EXTRACT:
::::

Backtracking
How to search a combinatorial space by building solutions step-by-step, pruning dead branches early — the engine behind N-Queens, Sudoku, and constraint satisfaction.
What you'll learn
- What backtracking is: DFS over a decision tree with undo on failure
- How the choose-explore-unchoose template applies to every backtracking problem
- Why pruning is the difference between tractable and exponential blowup
- How constraint satisfaction and combinatorial search appear in data and ML workflows
Before you start
Backtracking is the idea that you can build a solution one piece at a time, and whenever a partial solution cannot possibly lead to a valid complete solution, you stop and try something else.
It is depth-first search over a decision tree — a tree where each level represents one choice to make and each branch represents one option — where each node represents a partial state, each edge represents one choice, and the leaves are either valid complete solutions or dead ends. The “backtrack” step is simply undoing the last choice and moving to the next sibling edge.
The decision tree picture
Suppose you want all subsets of {A, B, C}. At each position you make a binary choice — include the element or skip it.
[]
/ \
[A] []
/ \ / \
[A,B] [A] [B] []
/ \ / \ / \ / \
[A,B,C][A,B][A,C][A] [B,C][B] [C] []Traversing this tree depth-first and collecting the leaves gives all 8 subsets. For permutations the branching factor is larger, but the structure is identical.
The key observation: if you can detect that a partial path is already invalid — a queen is already under attack, a Sudoku row already has a repeat — you prune the entire subtree rooted at that node and never recurse into it.
The universal template
Every backtracking algorithm follows the same three-line loop:
def backtrack(state, choices):
if is_complete(state):
record(state)
return
for choice in choices:
if is_valid(state, choice): # prune before recursing
make_choice(state, choice) # choose
backtrack(state, next_choices(state, choice)) # explore
undo_choice(state, choice) # un-chooseThe undo_choice step is what makes it backtracking rather than plain recursion — you restore state to exactly what it was before, so the next iteration of the loop starts from a clean slate.

::::

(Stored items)
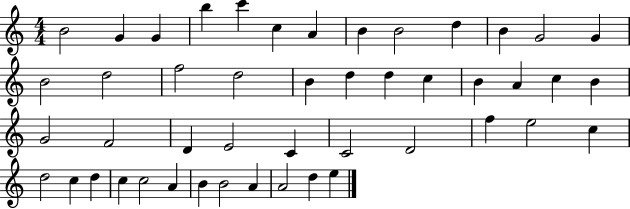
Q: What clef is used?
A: treble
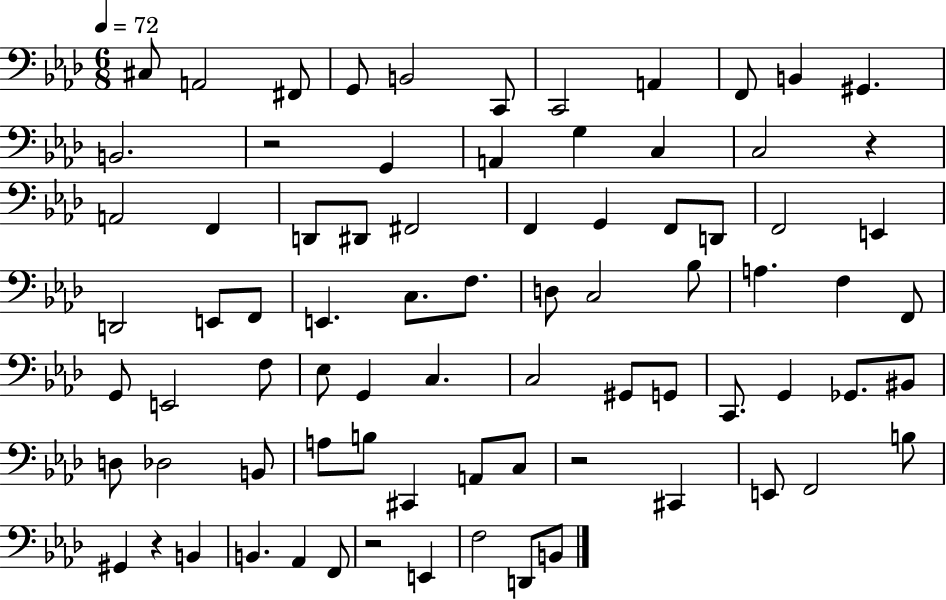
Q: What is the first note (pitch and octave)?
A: C#3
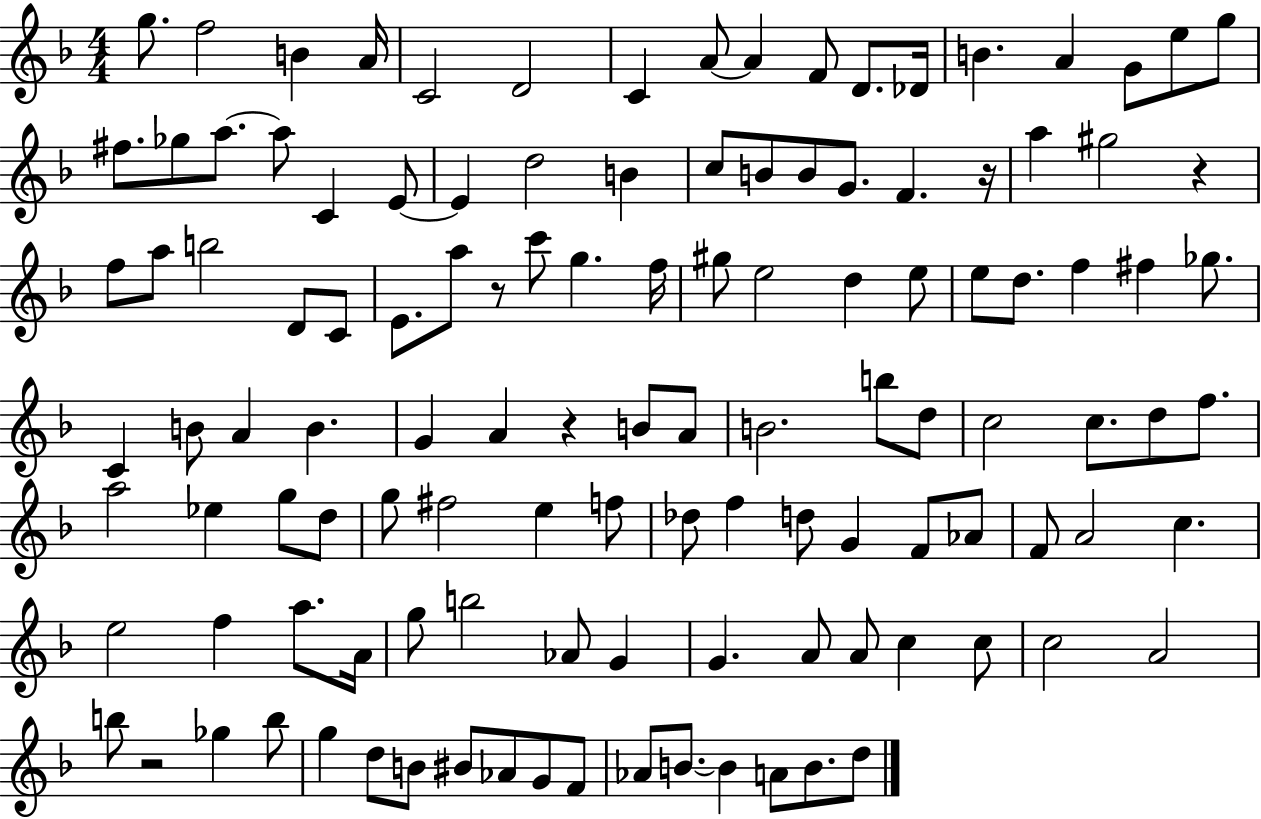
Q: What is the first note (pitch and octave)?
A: G5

::::

EXERCISE DESCRIPTION:
Can you reproduce the backtracking article above in full, word for word?

FINAL ANSWER:
Backtracking
How to search a combinatorial space by building solutions step-by-step, pruning dead branches early — the engine behind N-Queens, Sudoku, and constraint satisfaction.
What you'll learn
- What backtracking is: DFS over a decision tree with undo on failure
- How the choose-explore-unchoose template applies to every backtracking problem
- Why pruning is the difference between tractable and exponential blowup
- How constraint satisfaction and combinatorial search appear in data and ML workflows
Before you start
Backtracking is the idea that you can build a solution one piece at a time, and whenever a partial solution cannot possibly lead to a valid complete solution, you stop and try something else.
It is depth-first search over a decision tree — a tree where each level represents one choice to make and each branch represents one option — where each node represents a partial state, each edge represents one choice, and the leaves are either valid complete solutions or dead ends. The “backtrack” step is simply undoing the last choice and moving to the next sibling edge.
The decision tree picture
Suppose you want all subsets of {A, B, C}. At each position you make a binary choice — include the element or skip it.
[]
/ \
[A] []
/ \ / \
[A,B] [A] [B] []
/ \ / \ / \ / \
[A,B,C][A,B][A,C][A] [B,C][B] [C] []Traversing this tree depth-first and collecting the leaves gives all 8 subsets. For permutations the branching factor is larger, but the structure is identical.
The key observation: if you can detect that a partial path is already invalid — a queen is already under attack, a Sudoku row already has a repeat — you prune the entire subtree rooted at that node and never recurse into it.
The universal template
Every backtracking algorithm follows the same three-line loop:
def backtrack(state, choices):
if is_complete(state):
record(state)
return
for choice in choices:
if is_valid(state, choice): # prune before recursing
make_choice(state, choice) # choose
backtrack(state, next_choices(state, choice)) # explore
undo_choice(state, choice) # un-chooseThe undo_choice step is what makes it backtracking rather than plain recursion — you restore state to exactly what it was before, so the next iteration of the loop starts from a clean slate.